– Поторопись! – Иегуда сел на скамью возле лаза в погреб. Он знал: старый Цуриэль не отпустит его подобру, пока не выскажет всё, что собрался сказать.

– …Горделивый Иегуда полагает, – доносилось из темноты погреба, – что, покрыв тело заморскими шелками, он так спрячет свой позор, что тот станет совсем уж незначительным. Ведь люди видят драгоценный шелк, не видят скрываемый им позор!

– Вина в тех кувшинах, что покрыты красной глазурью. Не перепутай, Цуриэль! – напомнил Иегуда.

– «Не перепутай» учит молодой еврей старого, – голос, звучавший поначалу глухо, сделался теперь звонким, тёмный провал погреба осветился колеблющимся огоньком лучины.

Наконец на поверхность земли высунулась костлявая, смуглая, покрытая коричневыми старческими пятнами рука, более походившая на лапу огромной птицы, чем на часть тела человека. Рука с необычайной лёгкостью поставила на землю рядом с Иегудой большой, плотно закрытый и опечатанный кувшин. Иегуда проворно подхватил его и поспешил к дому, а из подземелья лезла горбатая фигура в огромном белом тюрбане и просторном балахоне из обычной неокрашенной холстины. Лицо старого Цуриэля украшала длинная кучерявая с частой проседью борода, из-под тюрбана, по обе стороны узкого смуглого лица, вились тугие пряди.

Цуриэль опустил дверь погреба, навесил на петли тяжёлый замок. Достав из складок одежды увесистую связку ключей, старик долго перебирал их, беззвучно шлёпая губами, пока наконец не нашёл нужный. Цуриэль запер замок и, тяжело ступая, потащился под сень ореха, к каменной скамье. Там он расположился на ковровых подушках со всем возможным удобством. Большие листья ореха бросали на его смуглое лицо густую тень. Орех, ещё более старый, чем сам Цуриэль, закрывал своей широкой кроной всё пространство внутреннего дворика Иегуды Хазарина, слывшего в Тмутаракани первым богачом.

Сам Иегуда злился, когда чужие люди или земляки пытались счесть его богатства, шипел, подобно степной гадюке, бранился, ссылаясь на вопиющую бедность.
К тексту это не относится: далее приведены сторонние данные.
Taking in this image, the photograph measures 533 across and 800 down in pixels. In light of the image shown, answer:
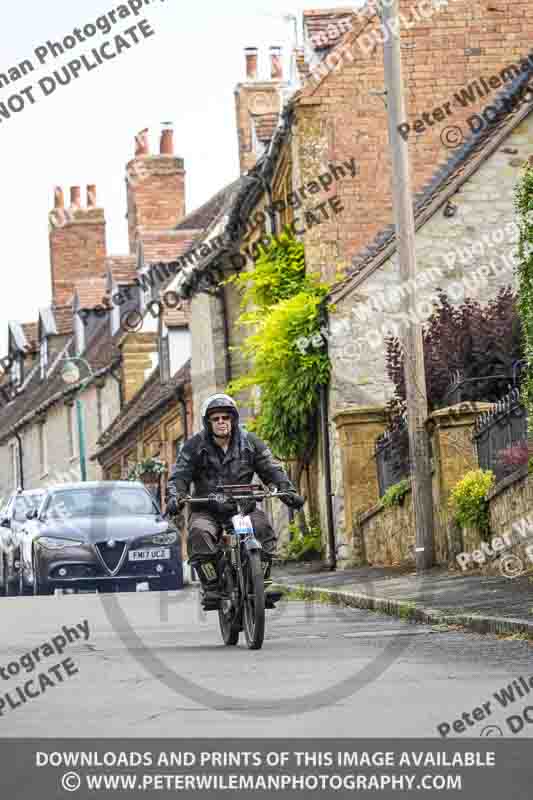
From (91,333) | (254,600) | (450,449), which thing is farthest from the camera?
(91,333)

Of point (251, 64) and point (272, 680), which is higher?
point (251, 64)

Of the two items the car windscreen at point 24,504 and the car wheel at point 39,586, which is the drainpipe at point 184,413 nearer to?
the car windscreen at point 24,504

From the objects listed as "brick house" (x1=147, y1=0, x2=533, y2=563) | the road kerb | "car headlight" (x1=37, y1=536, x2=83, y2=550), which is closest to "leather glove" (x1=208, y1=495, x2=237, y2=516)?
the road kerb

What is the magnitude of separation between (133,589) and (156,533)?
0.78 meters

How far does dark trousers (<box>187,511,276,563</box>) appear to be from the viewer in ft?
40.0

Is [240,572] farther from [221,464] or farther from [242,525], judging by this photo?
[221,464]

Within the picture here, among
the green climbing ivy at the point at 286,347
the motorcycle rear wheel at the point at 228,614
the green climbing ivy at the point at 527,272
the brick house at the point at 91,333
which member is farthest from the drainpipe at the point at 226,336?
the motorcycle rear wheel at the point at 228,614

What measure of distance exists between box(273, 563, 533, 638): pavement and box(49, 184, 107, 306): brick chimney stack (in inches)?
1534

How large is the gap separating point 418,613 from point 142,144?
3795 cm

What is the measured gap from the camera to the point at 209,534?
12375 millimetres

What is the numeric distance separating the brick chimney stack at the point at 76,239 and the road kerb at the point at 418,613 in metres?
41.5

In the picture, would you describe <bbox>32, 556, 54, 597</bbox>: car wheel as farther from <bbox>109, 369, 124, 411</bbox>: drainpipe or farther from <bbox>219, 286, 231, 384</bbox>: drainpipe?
<bbox>109, 369, 124, 411</bbox>: drainpipe

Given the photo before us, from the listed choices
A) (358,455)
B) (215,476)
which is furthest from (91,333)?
(215,476)
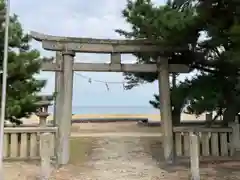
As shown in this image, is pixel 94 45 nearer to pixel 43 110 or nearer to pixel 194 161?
pixel 43 110

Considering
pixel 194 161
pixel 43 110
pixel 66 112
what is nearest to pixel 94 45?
pixel 66 112

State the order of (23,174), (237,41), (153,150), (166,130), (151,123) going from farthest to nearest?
(151,123) → (153,150) → (166,130) → (23,174) → (237,41)

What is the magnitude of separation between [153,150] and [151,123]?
23.2 ft

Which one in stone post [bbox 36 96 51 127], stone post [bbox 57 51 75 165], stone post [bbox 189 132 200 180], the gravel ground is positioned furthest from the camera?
stone post [bbox 36 96 51 127]

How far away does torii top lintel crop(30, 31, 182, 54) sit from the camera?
7.88 metres

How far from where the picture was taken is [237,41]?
5.33m

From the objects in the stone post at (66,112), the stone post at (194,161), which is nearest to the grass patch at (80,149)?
the stone post at (66,112)

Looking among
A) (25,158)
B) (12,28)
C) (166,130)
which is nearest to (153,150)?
(166,130)

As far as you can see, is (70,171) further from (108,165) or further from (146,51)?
(146,51)

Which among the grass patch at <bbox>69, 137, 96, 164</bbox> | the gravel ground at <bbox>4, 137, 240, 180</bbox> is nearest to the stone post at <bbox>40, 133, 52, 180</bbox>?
the gravel ground at <bbox>4, 137, 240, 180</bbox>

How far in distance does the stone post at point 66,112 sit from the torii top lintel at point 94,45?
0.68 ft

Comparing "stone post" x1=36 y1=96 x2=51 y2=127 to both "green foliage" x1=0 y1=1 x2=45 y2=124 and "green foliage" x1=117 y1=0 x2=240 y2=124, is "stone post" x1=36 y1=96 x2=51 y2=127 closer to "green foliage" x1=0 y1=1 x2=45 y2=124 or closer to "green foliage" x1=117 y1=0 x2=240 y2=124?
"green foliage" x1=0 y1=1 x2=45 y2=124

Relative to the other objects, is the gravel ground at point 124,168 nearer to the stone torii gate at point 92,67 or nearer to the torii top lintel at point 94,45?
the stone torii gate at point 92,67

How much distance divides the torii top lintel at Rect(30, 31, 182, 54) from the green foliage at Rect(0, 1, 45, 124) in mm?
483
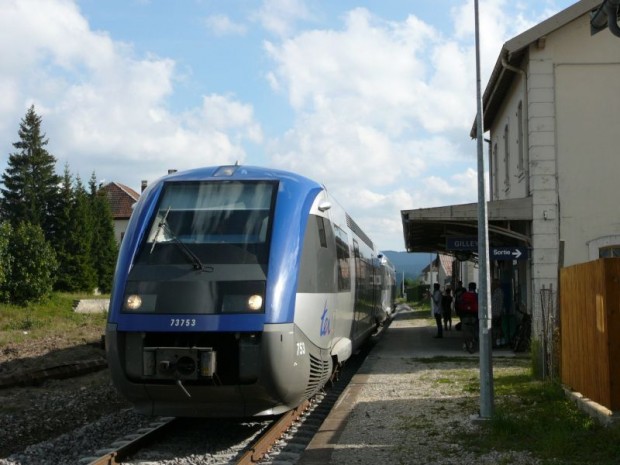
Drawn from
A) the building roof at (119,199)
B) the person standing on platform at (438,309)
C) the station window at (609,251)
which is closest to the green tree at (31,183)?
the building roof at (119,199)

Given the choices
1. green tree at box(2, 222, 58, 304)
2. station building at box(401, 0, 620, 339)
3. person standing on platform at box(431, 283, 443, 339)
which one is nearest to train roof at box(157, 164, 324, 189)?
station building at box(401, 0, 620, 339)

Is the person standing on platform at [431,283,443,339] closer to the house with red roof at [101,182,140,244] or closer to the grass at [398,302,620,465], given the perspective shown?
the grass at [398,302,620,465]

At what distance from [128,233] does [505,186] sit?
1568 cm

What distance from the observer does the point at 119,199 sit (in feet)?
267

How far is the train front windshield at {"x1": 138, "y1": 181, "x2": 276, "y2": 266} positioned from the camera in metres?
8.59

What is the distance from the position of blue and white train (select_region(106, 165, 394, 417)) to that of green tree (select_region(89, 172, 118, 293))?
5311 centimetres

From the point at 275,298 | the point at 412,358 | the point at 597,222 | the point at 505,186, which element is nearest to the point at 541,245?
the point at 597,222

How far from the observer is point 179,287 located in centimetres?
821

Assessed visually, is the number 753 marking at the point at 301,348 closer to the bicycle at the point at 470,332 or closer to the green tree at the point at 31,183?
the bicycle at the point at 470,332

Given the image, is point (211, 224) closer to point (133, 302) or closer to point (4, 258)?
point (133, 302)

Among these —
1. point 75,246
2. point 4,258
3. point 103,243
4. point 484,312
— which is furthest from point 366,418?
point 103,243

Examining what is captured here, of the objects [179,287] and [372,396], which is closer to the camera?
[179,287]

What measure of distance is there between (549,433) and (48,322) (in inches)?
1064

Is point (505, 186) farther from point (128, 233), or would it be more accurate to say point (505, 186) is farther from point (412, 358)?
point (128, 233)
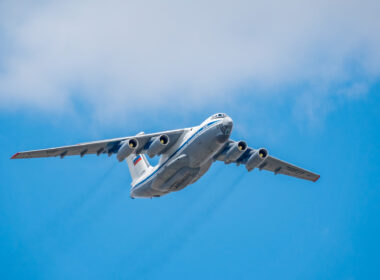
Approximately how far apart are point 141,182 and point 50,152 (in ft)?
15.1

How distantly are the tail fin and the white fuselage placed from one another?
238 cm

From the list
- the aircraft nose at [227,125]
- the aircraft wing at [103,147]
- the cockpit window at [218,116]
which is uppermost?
the cockpit window at [218,116]

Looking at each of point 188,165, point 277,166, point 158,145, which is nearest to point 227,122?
point 188,165

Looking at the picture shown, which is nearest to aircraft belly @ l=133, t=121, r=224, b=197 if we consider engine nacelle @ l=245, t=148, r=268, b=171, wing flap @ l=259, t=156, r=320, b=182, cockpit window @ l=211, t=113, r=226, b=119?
cockpit window @ l=211, t=113, r=226, b=119

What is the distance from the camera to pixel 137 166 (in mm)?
29547

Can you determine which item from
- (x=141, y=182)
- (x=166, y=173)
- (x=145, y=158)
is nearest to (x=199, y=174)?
(x=166, y=173)

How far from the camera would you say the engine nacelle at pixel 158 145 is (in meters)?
24.0

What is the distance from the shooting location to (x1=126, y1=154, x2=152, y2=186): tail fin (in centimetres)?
2869

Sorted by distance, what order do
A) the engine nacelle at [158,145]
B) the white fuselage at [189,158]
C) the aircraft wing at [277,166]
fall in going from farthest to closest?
the aircraft wing at [277,166] < the engine nacelle at [158,145] < the white fuselage at [189,158]

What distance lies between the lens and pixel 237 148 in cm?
2555

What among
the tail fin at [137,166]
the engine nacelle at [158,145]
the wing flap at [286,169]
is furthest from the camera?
the tail fin at [137,166]

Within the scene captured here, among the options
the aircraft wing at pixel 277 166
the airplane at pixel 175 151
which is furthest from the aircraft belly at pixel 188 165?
the aircraft wing at pixel 277 166

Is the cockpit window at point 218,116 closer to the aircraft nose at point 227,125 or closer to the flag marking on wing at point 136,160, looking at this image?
the aircraft nose at point 227,125

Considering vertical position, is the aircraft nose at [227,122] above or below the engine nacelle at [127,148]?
above
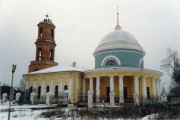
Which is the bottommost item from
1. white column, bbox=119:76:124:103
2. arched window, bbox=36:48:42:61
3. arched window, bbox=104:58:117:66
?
white column, bbox=119:76:124:103

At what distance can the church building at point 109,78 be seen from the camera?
83.3 ft

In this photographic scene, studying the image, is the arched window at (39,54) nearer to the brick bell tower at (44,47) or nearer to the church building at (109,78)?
the brick bell tower at (44,47)

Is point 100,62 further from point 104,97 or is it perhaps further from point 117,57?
point 104,97

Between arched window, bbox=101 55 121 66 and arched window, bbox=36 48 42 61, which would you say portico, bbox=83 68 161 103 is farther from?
arched window, bbox=36 48 42 61

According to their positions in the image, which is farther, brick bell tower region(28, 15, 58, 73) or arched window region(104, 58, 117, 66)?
→ brick bell tower region(28, 15, 58, 73)

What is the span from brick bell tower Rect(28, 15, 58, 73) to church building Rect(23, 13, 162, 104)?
13.2ft

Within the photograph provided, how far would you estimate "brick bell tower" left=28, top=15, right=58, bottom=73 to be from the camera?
3622 cm

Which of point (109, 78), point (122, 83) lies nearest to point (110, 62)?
point (109, 78)

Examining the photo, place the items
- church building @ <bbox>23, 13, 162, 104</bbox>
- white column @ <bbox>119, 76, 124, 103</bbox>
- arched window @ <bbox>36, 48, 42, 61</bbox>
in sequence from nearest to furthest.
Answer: white column @ <bbox>119, 76, 124, 103</bbox>
church building @ <bbox>23, 13, 162, 104</bbox>
arched window @ <bbox>36, 48, 42, 61</bbox>

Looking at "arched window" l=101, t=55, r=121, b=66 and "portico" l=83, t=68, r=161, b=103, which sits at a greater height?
"arched window" l=101, t=55, r=121, b=66

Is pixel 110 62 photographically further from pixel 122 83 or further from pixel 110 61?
pixel 122 83

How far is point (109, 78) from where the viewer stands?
26828 millimetres

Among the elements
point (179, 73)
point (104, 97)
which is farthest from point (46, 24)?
point (179, 73)

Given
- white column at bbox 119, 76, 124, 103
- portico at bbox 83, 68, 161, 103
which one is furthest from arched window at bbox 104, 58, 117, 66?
white column at bbox 119, 76, 124, 103
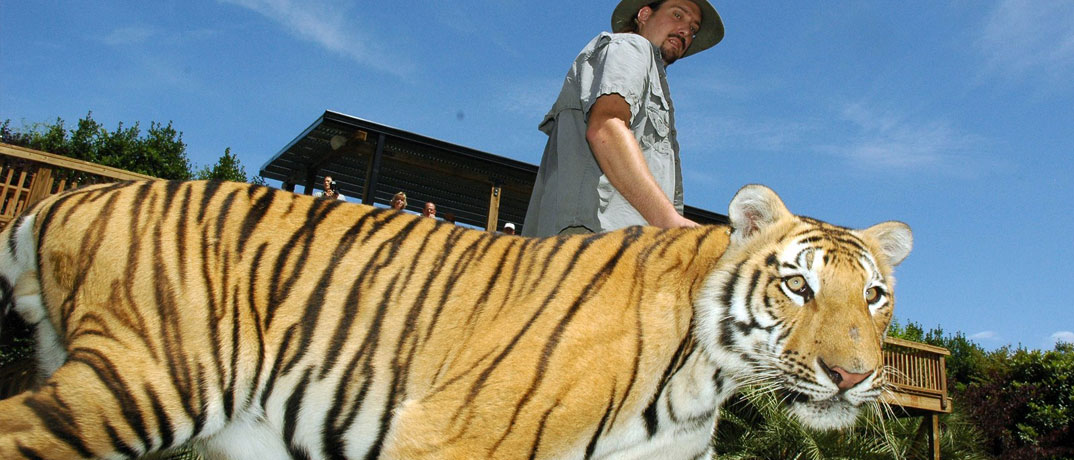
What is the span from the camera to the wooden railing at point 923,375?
14750 mm

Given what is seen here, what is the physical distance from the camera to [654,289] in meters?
2.31

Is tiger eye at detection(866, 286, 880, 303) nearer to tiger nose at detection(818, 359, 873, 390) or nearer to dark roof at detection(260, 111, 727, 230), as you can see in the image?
tiger nose at detection(818, 359, 873, 390)

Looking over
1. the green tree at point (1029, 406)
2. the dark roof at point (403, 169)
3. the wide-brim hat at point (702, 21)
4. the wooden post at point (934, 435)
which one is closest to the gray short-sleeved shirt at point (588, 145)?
the wide-brim hat at point (702, 21)

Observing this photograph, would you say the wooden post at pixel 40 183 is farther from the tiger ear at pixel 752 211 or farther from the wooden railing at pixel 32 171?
the tiger ear at pixel 752 211

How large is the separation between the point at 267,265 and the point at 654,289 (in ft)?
4.03

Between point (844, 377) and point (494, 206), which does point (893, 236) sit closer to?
point (844, 377)

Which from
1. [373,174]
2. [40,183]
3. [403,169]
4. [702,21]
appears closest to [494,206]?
[403,169]

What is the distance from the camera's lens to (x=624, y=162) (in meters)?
2.88

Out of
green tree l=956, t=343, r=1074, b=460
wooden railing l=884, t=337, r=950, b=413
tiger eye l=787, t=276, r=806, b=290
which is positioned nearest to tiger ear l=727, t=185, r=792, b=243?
tiger eye l=787, t=276, r=806, b=290

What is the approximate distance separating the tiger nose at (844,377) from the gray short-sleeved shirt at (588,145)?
1.19 metres

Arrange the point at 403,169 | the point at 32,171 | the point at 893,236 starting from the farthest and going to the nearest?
the point at 403,169 → the point at 32,171 → the point at 893,236

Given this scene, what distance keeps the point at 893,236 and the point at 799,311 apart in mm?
668

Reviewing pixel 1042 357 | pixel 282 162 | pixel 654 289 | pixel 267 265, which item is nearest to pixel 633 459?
pixel 654 289

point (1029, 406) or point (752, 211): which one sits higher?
point (1029, 406)
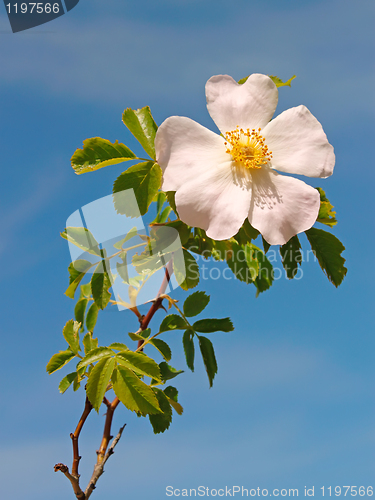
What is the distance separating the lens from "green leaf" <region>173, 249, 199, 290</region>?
1.23 metres

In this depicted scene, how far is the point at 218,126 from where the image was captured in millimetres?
1054

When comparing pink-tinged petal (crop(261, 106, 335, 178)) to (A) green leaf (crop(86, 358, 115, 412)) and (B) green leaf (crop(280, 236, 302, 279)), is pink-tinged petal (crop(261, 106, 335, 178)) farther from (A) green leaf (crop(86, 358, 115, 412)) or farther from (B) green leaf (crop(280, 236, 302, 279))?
(A) green leaf (crop(86, 358, 115, 412))

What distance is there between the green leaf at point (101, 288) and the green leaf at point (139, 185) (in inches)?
9.8

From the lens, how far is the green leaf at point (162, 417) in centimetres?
124

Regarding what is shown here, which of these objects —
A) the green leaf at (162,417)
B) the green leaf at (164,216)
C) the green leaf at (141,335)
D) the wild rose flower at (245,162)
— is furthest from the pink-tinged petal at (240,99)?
the green leaf at (162,417)

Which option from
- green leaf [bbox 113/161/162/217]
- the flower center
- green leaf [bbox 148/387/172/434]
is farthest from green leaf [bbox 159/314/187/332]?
the flower center

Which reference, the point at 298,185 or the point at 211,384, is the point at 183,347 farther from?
the point at 298,185

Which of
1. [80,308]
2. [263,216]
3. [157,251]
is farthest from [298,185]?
[80,308]

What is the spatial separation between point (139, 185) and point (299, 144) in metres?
0.37

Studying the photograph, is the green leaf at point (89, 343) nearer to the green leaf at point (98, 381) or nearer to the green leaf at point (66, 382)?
the green leaf at point (66, 382)

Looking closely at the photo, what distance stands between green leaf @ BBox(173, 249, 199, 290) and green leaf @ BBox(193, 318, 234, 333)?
14cm

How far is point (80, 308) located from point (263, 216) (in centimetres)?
82

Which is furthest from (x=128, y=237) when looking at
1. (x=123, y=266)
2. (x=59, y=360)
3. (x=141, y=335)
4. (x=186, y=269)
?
(x=59, y=360)

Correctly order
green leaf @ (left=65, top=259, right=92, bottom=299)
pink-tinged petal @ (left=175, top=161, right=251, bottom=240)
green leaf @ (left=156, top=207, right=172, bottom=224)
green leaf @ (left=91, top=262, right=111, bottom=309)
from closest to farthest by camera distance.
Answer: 1. pink-tinged petal @ (left=175, top=161, right=251, bottom=240)
2. green leaf @ (left=91, top=262, right=111, bottom=309)
3. green leaf @ (left=65, top=259, right=92, bottom=299)
4. green leaf @ (left=156, top=207, right=172, bottom=224)
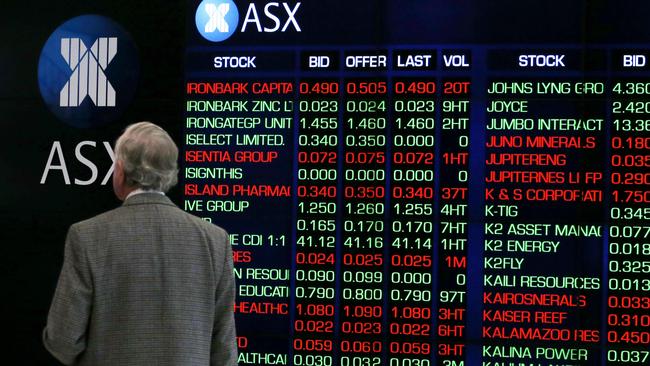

Но старый Цуриэль знал: можно пересечь Русское море вдоль и поперёк, можно взобраться на каждый прибрежный утёс, можно обыскать тайные казематы, вырубленные в скалах, можно разобрать на камушки и Херсонес, и остальные-прочие крепости, что вздымают стены над тёмными водами моря – многое возможно совершить, но нигде вы не найдёте человека более надежного в денежных делах, более добросовестного в изучении Торы, более искреннего в неизбывной набожности, чем Иегуда Хазарин. Правда, падок воспитанник старого Цуриэля на изысканные яства и породистых коней. Да и до женщин очень уж охоч. Податлив на греховную красоту. Мало ему было одной жены! Цуриэль горестно вздохнул, разглядывая шедшую через двор женщину. Груди, руки, лодыжки, золотистые локоны – всё выставила напоказ Вельвела. До полудня принимает ванну, а потом до заката, знай себе, бренчит на кифаре. Вот и сейчас она направляется в термы для омовения. И это в то время, когда приличные люди приступают к праведным трудам! Вокруг Вельвелы вьется рой прислужниц – одна другой краше. Вот они шествуют за ней через двор. Неприкрытые, неприлично весёлые, дородные. Рот Цуриэля наполнился слюной, но осквернять плевком камни хозяйского двора он не стал.

Жирный хрыч, умудрённый дьяволом грек Феоктист называет таких женщин гетерами. Но Цуриэль тоже не вчера на белый свет рожден. Притом рожден не кем-нибудь, а приличной женой-иудейкой. А потому Цуриэль знает, что гетеры живут в специальных домах, отдельно от посещающих их мужчин. А в приличные семейные дома такие женщины не лезут. Но эта сумела-таки проникнуть. И имя-то у неё препоганейшее – Вельвела! Где же это видано, чтобы приличная женщина так именовалась! К лицу ли богобоязненному человеку держать в доме кроме прочих ещё и такую женщину?